# [Ne isteniyor]
Aşağıdaki Taliban yönetimindeki Afganistan konulu okuma parçasında "Taliban’la resmen iletişim" ile başlayıp "çatışmaya imza atmıştı." kısmına kadar devam eden bölümü birebir kopyalar mısınız?
───── Okuma parçası ─────
Şu an için tahliyelerde Taliban, NATO güçleriyle işbirliği yapıyor gibi görünüyor.
Ancak 31 Ağustos sonrası insani yardım kuruluşları, uluslararası siyasi ve ekonomik temelli kuruluşların ve 20 yıldır ülkede varlığını koruyan ülkelerin ne yapacağı hâlâ belirsiz.
Taliban’la resmen iletişim mi kurmalı yoksa bunca yıldır yapılan yatırımları ve 38 milyon Afganı geride bırakıp çıkmalı mı?
15 Ağustos sonrası ilk kez canlı yayında uluslararası basından temsilcilerin de katıldığı bir basın toplantısı düzenleyen; kadın hakları ve basın özgürlüğü konusunda biraz daha yumuşak olabileceğine dair mesajlar vermeye çalışan Taliban, ABD işgali öncesi yani 1996-2001 arası çok sert yasaklar ve şiddet içerikli uygulamalarla ülkenin büyük kısmını yönetmiş; burka giymeyen kadınları vahşi şekillerde cezalandırmış; birçok katliam ve çatışmaya imza atmıştı.
Bu sebeple birçokları Taliban’ın değişebileceğine inanmıyor. Taliban da şeriat kurallarını uygulamaya devam edeceğini açıkça söylüyor.
Reuters haber ajansına konuşan Stanford Üniversitesi’nden tarih profesörü Robert Crews, uluslararası kuruluşlar için bu durumun bir ciddi bir ikilem olduğu görüşünde:
“Eğer bir devlet hastanesinde yardım görevlisiyseniz, meşruiyeti ciddi şekilde sorgulanan bir rejime hizmet ediyorsunuz demektir. Peki herkes bırakıp giderse devlet çöker mi?”
───── Çıkarılan veriler ─────
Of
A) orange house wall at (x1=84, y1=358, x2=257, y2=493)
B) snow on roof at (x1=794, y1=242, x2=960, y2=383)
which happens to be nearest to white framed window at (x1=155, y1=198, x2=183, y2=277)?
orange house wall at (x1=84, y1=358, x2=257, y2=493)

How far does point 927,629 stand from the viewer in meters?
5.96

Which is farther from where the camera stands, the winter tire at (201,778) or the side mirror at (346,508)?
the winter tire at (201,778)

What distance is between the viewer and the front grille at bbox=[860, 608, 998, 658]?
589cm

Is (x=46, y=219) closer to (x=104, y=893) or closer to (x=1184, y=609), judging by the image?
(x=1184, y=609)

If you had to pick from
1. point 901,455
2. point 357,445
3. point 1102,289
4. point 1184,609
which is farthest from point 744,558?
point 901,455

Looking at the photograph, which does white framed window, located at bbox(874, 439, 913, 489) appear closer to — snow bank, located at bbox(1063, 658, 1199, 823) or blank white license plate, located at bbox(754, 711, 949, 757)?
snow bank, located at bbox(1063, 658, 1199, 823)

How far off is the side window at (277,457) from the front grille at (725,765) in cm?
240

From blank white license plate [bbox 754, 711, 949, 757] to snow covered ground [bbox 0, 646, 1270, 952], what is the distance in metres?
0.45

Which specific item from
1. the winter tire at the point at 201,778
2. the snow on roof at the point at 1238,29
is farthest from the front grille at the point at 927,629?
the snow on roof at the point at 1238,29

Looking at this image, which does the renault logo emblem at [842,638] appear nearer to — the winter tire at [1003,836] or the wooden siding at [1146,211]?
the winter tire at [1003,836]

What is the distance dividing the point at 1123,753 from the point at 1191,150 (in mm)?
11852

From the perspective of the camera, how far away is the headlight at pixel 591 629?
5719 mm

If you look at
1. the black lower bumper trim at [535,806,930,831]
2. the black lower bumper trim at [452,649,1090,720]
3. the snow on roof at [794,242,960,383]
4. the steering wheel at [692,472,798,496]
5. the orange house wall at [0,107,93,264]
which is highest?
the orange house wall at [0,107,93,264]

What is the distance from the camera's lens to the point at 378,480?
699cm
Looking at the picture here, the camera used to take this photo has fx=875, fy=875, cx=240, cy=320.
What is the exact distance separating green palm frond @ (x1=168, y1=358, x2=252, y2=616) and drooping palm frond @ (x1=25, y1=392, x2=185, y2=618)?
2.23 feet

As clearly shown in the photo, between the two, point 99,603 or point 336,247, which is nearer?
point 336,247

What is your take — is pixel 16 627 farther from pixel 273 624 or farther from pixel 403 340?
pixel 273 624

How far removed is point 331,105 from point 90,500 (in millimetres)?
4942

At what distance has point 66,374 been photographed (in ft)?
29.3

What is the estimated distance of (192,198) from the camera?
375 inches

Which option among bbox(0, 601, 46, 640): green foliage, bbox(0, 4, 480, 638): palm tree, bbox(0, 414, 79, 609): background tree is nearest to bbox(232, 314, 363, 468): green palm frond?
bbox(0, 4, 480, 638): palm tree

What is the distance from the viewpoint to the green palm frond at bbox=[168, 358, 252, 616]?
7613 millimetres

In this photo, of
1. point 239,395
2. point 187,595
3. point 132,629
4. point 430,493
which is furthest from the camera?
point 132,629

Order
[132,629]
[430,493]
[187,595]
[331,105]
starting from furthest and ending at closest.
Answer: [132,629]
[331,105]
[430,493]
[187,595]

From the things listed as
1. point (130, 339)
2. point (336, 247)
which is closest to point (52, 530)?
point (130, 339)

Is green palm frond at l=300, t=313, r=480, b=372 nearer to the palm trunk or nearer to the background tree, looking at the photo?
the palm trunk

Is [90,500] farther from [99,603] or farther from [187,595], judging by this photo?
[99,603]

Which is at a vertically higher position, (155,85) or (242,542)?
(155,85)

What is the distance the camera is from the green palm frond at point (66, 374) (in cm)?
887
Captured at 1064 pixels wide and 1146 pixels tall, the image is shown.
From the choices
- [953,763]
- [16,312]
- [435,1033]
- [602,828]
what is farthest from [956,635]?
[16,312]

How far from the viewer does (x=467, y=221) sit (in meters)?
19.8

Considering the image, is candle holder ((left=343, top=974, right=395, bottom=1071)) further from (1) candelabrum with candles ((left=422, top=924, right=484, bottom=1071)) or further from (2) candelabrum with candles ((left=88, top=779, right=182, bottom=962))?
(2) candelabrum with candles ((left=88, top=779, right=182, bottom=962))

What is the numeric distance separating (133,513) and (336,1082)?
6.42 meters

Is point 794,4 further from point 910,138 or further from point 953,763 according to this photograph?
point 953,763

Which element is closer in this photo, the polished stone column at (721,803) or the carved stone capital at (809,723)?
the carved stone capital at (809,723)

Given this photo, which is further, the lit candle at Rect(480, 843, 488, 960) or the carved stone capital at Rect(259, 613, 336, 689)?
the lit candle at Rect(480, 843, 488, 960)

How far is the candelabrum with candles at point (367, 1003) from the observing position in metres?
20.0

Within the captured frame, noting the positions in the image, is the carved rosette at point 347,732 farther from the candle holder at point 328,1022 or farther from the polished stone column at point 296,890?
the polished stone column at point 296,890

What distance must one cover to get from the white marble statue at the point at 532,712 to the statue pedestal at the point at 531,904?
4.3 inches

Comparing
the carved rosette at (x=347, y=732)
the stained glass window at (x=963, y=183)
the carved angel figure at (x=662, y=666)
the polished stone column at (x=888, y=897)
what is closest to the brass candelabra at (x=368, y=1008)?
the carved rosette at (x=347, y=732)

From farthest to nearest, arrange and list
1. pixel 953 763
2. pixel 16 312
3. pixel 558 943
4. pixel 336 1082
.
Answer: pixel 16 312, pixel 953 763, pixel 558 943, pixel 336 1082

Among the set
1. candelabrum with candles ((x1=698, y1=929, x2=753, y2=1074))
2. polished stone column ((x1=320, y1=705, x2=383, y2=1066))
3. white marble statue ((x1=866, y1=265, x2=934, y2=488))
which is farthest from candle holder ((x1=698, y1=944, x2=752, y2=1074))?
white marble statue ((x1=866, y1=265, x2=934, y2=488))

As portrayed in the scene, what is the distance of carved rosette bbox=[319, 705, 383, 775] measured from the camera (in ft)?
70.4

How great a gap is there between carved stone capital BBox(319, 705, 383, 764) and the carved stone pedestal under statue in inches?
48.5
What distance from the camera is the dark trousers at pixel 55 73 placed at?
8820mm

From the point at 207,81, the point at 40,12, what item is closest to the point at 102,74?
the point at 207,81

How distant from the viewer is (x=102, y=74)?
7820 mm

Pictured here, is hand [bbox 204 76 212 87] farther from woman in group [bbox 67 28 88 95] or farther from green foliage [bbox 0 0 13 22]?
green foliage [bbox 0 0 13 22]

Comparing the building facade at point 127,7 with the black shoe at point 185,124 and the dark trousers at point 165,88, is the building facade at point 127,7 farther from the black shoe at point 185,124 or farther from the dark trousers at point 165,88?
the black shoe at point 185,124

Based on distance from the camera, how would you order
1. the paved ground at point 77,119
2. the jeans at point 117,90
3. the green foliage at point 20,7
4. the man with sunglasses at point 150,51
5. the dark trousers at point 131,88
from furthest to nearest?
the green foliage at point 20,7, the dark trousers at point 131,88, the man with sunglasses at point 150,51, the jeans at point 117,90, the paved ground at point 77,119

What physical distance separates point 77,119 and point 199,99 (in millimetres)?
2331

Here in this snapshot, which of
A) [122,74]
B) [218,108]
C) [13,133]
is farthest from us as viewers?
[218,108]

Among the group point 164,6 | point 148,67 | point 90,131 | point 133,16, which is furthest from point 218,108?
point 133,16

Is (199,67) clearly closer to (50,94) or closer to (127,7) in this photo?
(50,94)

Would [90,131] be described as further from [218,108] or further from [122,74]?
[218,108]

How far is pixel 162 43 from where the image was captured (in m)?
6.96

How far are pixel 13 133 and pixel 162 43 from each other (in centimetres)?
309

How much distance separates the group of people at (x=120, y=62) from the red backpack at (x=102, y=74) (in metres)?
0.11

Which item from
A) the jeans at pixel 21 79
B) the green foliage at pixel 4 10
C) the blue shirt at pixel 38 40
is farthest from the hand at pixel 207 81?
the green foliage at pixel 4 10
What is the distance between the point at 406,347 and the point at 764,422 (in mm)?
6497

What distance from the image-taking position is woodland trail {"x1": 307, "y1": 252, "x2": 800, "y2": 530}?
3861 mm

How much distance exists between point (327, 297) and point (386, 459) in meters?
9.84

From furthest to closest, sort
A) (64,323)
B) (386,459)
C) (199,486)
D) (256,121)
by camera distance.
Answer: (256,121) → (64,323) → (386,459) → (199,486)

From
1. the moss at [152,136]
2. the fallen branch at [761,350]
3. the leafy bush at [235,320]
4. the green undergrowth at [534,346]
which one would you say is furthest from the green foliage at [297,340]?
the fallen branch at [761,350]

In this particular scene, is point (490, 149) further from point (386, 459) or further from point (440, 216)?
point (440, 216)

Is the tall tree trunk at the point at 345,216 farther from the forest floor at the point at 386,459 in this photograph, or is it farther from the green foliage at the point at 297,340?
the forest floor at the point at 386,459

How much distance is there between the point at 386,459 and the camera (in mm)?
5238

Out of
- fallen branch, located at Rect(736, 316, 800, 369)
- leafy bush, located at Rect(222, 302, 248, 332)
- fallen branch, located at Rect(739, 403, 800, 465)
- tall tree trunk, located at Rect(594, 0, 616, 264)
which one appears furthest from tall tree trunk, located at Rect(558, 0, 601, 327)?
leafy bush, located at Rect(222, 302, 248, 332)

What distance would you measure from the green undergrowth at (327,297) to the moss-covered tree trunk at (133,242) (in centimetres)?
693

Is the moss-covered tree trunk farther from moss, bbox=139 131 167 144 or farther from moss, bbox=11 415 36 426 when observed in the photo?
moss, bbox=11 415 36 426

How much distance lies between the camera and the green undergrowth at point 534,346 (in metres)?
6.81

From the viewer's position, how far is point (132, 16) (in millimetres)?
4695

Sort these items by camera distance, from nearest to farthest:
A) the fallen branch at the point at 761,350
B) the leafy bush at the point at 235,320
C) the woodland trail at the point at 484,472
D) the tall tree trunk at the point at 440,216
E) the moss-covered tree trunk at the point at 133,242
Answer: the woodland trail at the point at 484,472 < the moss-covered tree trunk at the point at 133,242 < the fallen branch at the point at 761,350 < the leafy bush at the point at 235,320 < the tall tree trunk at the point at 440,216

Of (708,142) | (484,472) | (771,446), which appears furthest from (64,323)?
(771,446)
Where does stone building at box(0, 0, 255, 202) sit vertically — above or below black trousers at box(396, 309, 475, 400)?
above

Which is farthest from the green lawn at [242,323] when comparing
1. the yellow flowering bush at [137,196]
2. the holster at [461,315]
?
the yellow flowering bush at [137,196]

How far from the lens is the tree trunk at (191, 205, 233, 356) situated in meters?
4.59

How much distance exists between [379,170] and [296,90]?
─────
# [Alıştırma çözümü]
Taliban’la resmen iletişim mi kurmalı yoksa bunca yıldır yapılan yatırımları ve 38 milyon Afganı geride bırakıp çıkmalı mı?
15 Ağustos sonrası ilk kez canlı yayında uluslararası basından temsilcilerin de katıldığı bir basın toplantısı düzenleyen; kadın hakları ve basın özgürlüğü konusunda biraz daha yumuşak olabileceğine dair mesajlar vermeye çalışan Taliban, ABD işgali öncesi yani 1996-2001 arası çok sert yasaklar ve şiddet içerikli uygulamalarla ülkenin büyük kısmını yönetmiş; burka giymeyen kadınları vahşi şekillerde cezalandırmış; birçok katliam ve çatışmaya imza atmıştı.